◆ Study text
--*--
Saturday, February 20, 2010

Echocardiogram or electrocardiogram? One difference is cost, Medicare reimbursement




A cynic might believe that doctors perform more (perhaps not entirely necessary?) services to compensate for the declining amount of money they make through reimbursement. But a new study reveals a variation on the theme of doctors-finding-ways-to-bring-in-more-money.

They perform fewer of the less-profitable services (such as electrocardiograms) in favor of doing more of the more-profitable services (such as echocardiograms.)

"In other words, they are pumping up the volume where it counts," writes Robert Lowes in this Medscape story.

Before we move forward, let's understand the differences between an electrocardiogram, EKG, and an echocardiogram. The EKG reveals the electrical activity of the heart. Patients have a series of electrodes pasted on their skin, which produce a line tracing with bumps on the EKG monitor. Each bump shows the electrical function through a certain portion of the heart. For the "echo," patients will have a transducer rolled over their chest. Sound waves are collected and used to project a two-dimensional image of the beating heart and reveal how well it functions. Some variations of the test also show electrical activity, which drives the function of the heart.
--*--
◆ Complete the following
A) Duplicate the article on heart tests between "Echocardiogram or electrocardiogram?" and "this Medscape story.", inclusive.
B) For each statement, say whether it agrees with the article on heart tests, and quote the words that decide it: (i) The EKG shows the heart's electrical activity. (ii) For the echo, electrodes are pasted on the patient's skin. (iii) The study found that doctors are performing more electrocardiograms.
--*--
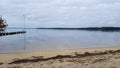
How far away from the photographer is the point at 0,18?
295 ft

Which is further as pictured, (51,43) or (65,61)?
(51,43)

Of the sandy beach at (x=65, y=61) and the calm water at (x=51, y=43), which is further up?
the sandy beach at (x=65, y=61)

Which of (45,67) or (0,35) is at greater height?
(45,67)

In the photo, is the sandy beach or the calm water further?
the calm water

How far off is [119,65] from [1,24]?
7842cm

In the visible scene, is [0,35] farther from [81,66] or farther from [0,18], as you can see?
[81,66]

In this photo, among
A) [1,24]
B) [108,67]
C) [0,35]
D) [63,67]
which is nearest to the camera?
[108,67]

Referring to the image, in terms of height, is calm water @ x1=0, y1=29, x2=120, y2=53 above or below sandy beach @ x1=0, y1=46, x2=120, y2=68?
below

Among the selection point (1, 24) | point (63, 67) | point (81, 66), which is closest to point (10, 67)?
point (63, 67)

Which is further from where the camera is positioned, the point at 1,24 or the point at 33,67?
the point at 1,24

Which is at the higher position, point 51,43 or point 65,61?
point 65,61

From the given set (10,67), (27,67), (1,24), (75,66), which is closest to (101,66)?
(75,66)

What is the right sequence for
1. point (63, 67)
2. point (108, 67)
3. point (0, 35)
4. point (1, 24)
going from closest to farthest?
1. point (108, 67)
2. point (63, 67)
3. point (0, 35)
4. point (1, 24)

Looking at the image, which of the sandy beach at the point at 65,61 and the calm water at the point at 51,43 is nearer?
the sandy beach at the point at 65,61
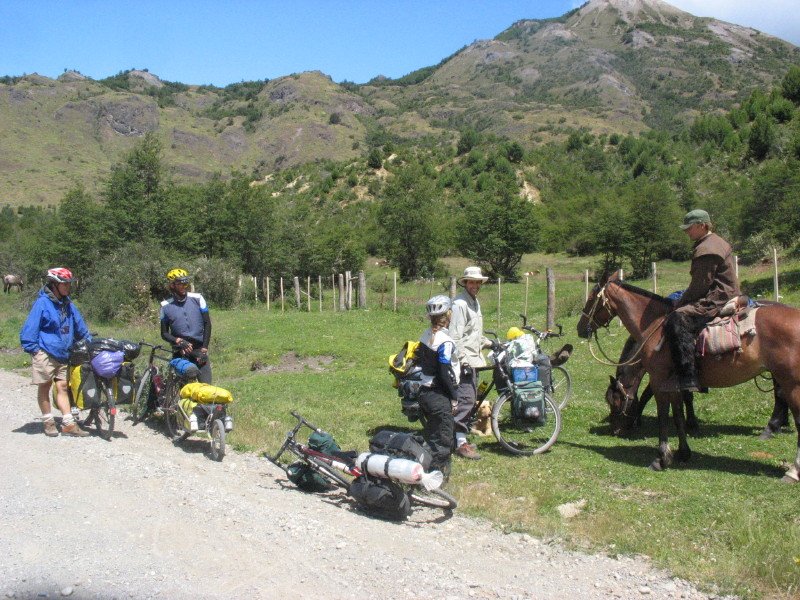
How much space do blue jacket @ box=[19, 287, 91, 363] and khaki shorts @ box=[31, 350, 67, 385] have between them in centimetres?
6

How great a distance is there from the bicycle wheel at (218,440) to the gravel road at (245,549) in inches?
23.5

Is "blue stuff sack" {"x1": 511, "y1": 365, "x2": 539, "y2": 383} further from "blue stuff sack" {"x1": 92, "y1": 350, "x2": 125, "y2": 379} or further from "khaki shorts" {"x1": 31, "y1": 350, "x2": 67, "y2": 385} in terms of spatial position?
"khaki shorts" {"x1": 31, "y1": 350, "x2": 67, "y2": 385}

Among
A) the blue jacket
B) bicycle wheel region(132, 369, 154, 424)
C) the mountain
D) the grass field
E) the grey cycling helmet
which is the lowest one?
the grass field

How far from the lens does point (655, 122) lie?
5389 inches

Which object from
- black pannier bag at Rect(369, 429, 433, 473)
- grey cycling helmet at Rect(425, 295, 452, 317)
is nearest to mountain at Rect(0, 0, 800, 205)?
grey cycling helmet at Rect(425, 295, 452, 317)

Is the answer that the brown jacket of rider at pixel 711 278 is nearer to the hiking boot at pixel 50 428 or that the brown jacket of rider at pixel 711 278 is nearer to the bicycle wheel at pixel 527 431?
the bicycle wheel at pixel 527 431

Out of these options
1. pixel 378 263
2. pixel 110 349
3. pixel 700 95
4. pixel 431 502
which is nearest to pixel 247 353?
pixel 110 349

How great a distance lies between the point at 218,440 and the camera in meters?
8.01

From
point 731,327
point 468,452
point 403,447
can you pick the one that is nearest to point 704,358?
point 731,327

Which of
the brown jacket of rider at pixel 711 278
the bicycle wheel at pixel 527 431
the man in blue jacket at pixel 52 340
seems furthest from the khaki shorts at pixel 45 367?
the brown jacket of rider at pixel 711 278

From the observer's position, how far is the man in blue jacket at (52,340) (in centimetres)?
845

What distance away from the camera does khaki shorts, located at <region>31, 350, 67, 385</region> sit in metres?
8.46

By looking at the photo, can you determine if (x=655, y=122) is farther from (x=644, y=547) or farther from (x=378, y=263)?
(x=644, y=547)

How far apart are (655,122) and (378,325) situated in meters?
132
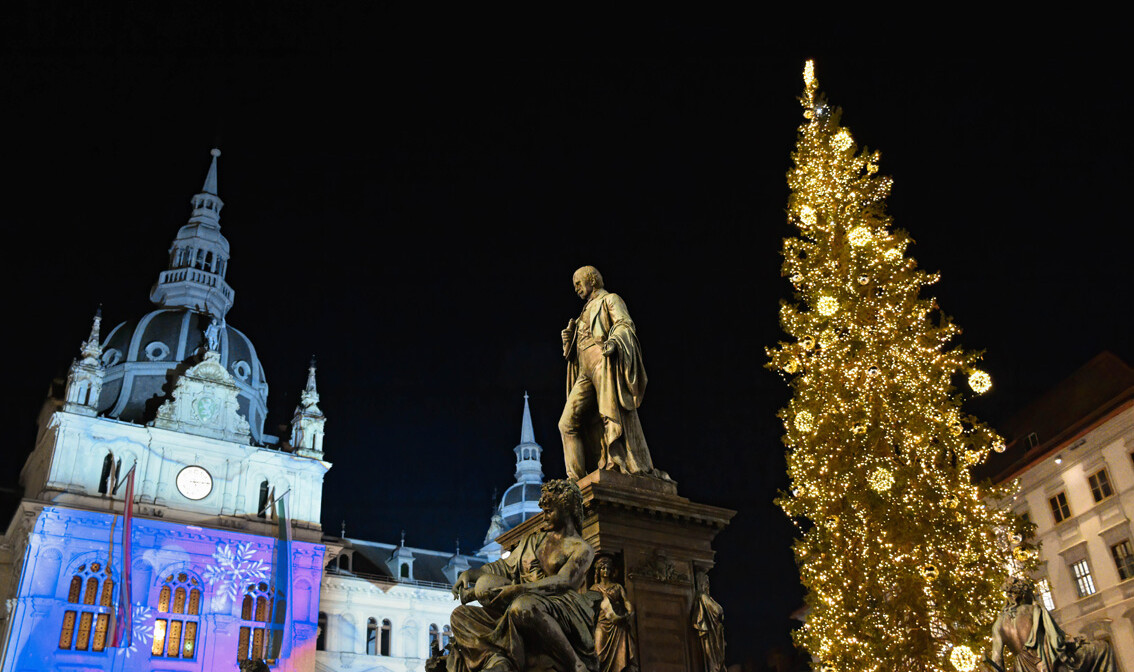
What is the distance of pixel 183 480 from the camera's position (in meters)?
42.1

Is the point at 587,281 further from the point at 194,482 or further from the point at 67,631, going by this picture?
the point at 194,482

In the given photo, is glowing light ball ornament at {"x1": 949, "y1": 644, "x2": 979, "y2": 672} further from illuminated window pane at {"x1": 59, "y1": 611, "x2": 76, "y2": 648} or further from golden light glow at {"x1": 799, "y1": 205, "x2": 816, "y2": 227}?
illuminated window pane at {"x1": 59, "y1": 611, "x2": 76, "y2": 648}

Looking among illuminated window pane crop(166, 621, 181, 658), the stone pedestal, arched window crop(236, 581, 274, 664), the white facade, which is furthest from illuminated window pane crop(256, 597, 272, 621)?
the stone pedestal

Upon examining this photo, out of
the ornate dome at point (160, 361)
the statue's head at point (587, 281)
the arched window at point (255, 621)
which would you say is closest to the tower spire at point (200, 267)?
the ornate dome at point (160, 361)

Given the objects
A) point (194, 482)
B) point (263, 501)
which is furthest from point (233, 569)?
point (194, 482)

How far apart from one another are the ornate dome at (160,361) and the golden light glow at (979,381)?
3954 centimetres

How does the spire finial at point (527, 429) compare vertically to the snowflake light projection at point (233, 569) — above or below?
above

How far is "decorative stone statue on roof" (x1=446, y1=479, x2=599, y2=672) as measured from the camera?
20.0ft

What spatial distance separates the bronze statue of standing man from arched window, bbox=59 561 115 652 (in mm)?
34905

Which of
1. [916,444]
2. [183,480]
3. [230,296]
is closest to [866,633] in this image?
[916,444]

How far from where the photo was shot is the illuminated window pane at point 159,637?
37500mm

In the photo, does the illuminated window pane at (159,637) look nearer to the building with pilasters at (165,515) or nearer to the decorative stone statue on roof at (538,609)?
the building with pilasters at (165,515)

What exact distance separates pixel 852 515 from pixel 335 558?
41.2 meters

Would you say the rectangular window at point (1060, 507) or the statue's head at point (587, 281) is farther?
the rectangular window at point (1060, 507)
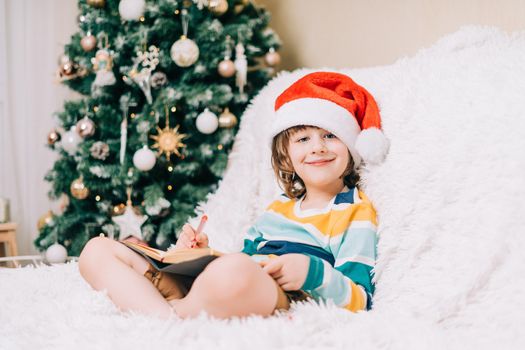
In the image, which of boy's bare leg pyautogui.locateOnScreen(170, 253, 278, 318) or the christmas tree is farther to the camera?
the christmas tree

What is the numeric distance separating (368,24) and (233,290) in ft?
4.01

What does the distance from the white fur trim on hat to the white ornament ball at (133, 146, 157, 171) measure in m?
0.63

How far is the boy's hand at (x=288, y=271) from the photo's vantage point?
91cm

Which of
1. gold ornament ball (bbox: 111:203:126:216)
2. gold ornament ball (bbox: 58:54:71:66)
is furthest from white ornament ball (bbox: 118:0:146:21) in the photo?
gold ornament ball (bbox: 111:203:126:216)

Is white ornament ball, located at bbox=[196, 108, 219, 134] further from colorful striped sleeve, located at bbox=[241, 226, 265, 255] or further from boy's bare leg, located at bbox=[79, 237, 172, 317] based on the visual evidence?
boy's bare leg, located at bbox=[79, 237, 172, 317]

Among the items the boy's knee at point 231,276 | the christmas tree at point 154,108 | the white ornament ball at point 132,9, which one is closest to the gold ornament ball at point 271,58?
the christmas tree at point 154,108

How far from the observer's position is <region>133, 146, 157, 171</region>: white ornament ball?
1.67 m

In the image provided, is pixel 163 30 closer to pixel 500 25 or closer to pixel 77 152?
pixel 77 152

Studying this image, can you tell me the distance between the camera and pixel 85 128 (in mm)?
1746

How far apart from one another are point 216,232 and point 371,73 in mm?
620

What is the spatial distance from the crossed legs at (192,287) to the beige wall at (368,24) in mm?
870

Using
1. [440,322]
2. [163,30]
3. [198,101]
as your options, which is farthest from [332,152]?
[163,30]

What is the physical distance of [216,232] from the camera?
151 centimetres

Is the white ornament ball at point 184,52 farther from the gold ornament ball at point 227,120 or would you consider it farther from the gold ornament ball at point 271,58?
the gold ornament ball at point 271,58
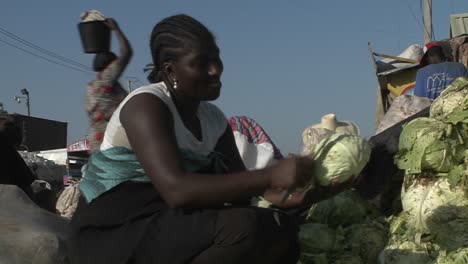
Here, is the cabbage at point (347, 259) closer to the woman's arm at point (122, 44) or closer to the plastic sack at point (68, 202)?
the woman's arm at point (122, 44)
--*--
◆ Responses per task
A)
Echocardiogram or electrocardiogram? One difference is cost, Medicare reimbursement




A cynic might believe that doctors perform more (perhaps not entirely necessary?) services to compensate for the declining amount of money they make through reimbursement. But a new study reveals a variation on the theme of doctors-finding-ways-to-bring-in-more-money.

They perform fewer of the less-profitable services (such as electrocardiograms) in favor of doing more of the more-profitable services (such as echocardiograms.)

"In other words, they are pumping up the volume where it counts," writes Robert Lowes in this Medscape story.

B)
(i) Yes: "The EKG reveals the electrical activity of the heart."
(ii) No: "patients will have a transducer rolled over their chest."
(iii) No: "They perform fewer of the less-profitable services (such as electrocardiograms)"